Словно захлебнувшись, Франтишка смолкла и бросилась прочь из кухни. Я хотела остановить её, но Кир придержал меня за рукав.

— Не надо. Пусть идёт.

Хлопнула входная дверь. Я осела на стул, упёрлась ладонями в колени. Они чуть дрожали. Тяжело встав, Кир шагнул к раковине, и зашумела полившаяся из крана вода. В звоне тарелок и приборов было что-то успокаивающее.

— Знаешь, — Петер заглянул мне в глаза, — Мария всегда говорила про эти письма то же, что сказала сегодня. Никто в агентстве не пытался разобраться, что там действительно случилось. К лучшему или к худшему, мы почти сразу забывали об этом. Но, если честно, первое такое письмо меня тоже долго беспокоило. Так что, может быть, и есть смысл попробовать что-то выяснить.

— А может быть, смыла нет, — глухо произнёс Кир. — Ну предположим, что человек пропал, и что тогда? Будете его искать? Вы хотя бы представляете себе, каково это? Сколько сил и времени это отнимает? В итоге вы же всё равно никого не найдёте. Только дадите кому-то ложную надежду.

— Откуда такая уверенность, что не найдём? — возмутился Петер.

Кир выключил воду и развернулся. Взгляд его был ледяным.

— Просто знаю.


В тот день мы разошлись раньше обычного. Разбежались, как от ещё не занявшегося огня, словно боялись обжечься, задохнуться невидимым дымом, словно хотели, чтобы этот пожар потушил кто-то другой. Кир скользнул мимо автомобиля, бросив, что немного прогуляется в одиночестве. Петер довёз меня до общежития, но, разволновавшись, поехал обратно. Я даже не пыталась представить, как он собирался искать Кира.

Сердце моё было не на месте.

А когда я ступила в холл, оно забилось в груди перепуганной птицей.

Рей. Я зажмурилась, потом ещё раз и ещё, но глаза меня не обманывали. Он стоял, перекинув форменную куртку через локоть, и обаятельно улыбался. Галстук его был ослаблен, верхняя пуговица рубашки — расстёгнута. Небрежно отведённые назад волосы будто растрепало ветром. Несомненно, Рей был очень привлекателен. И я не могла объяснить себе, почему один его вид наводил на меня такой страх.

— Выдохните, госпожа Овертон, — сказал он, подойдя на расстояние шага. Я опомнилась, отшатнулась. Он не сдержал смешок. — Не беспокойтесь, я прибыл сюда не для инспекции. Впрочем, если вы не откажете, я бы задал вам парочку вопросов.

— Какого рода вопросов?

Рей спрятал свободную руку в карман, качнулся на пятках, не отрывая от меня изучающего взгляда.

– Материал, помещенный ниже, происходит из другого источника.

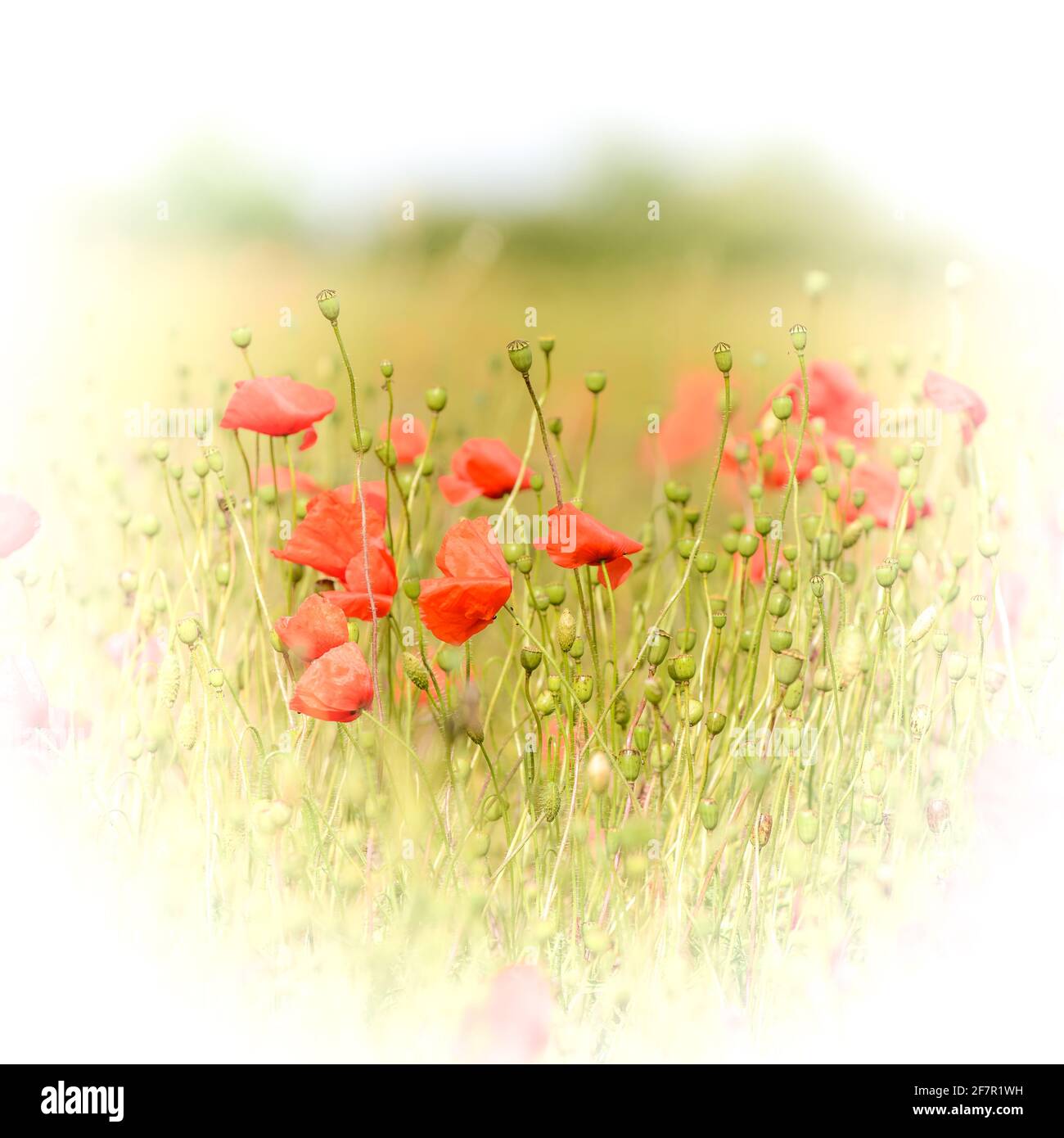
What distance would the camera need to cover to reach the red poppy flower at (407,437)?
1085 millimetres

— Осторожность — ценное качество. В то же время, сейчас оно лишь выдаёт ваше недоверие. Я не желаю вам зла, госпожа Овертон, и никогда не желал. Если я был груб с вами, то позвольте мне загладить свою оплошность. Вы же знаете, это наш, рыцарский, долг — присматривать за странниками.

— И по-вашему, этого достаточно для доверия? — сердилась я, но старалась не повышать голос.

— Этого я не утверждал. Но не буду лукавить, меня тревожит ваше настороженное отношение. Насколько я могу судить, к Рут вы относитесь несколько иначе.

Меня бросило в озноб. Вспомнились наставления Марии, и я моментально пожалела о своей нескрываемой враждебности. «Держись перед рыцарями спокойно, не спорь и не возражай». В разговоре с Реем мне явно не стоило забывать об этом.

Со всей естественностью, какую могла изобразить, я выпрямила спину и провела пальцами по лбу, как бы смахивая усталость.

— Простите, тяжёлый день. Еле держу себя в руках. Значит, вам известно, что Рут встречалась со мной?

— Конечно. Как никак, она моя подчинённая. — Заметив удивление на моём лице, Рей усмехнулся. — Да-да, обычно все думают наоборот. Даже в штабе, как это ни прискорбно. Ну, довольно пустой болтовни. — Он снова шагнул ко мне и встал вполоборота. — Что вы решили? Ответите на мои вопросы?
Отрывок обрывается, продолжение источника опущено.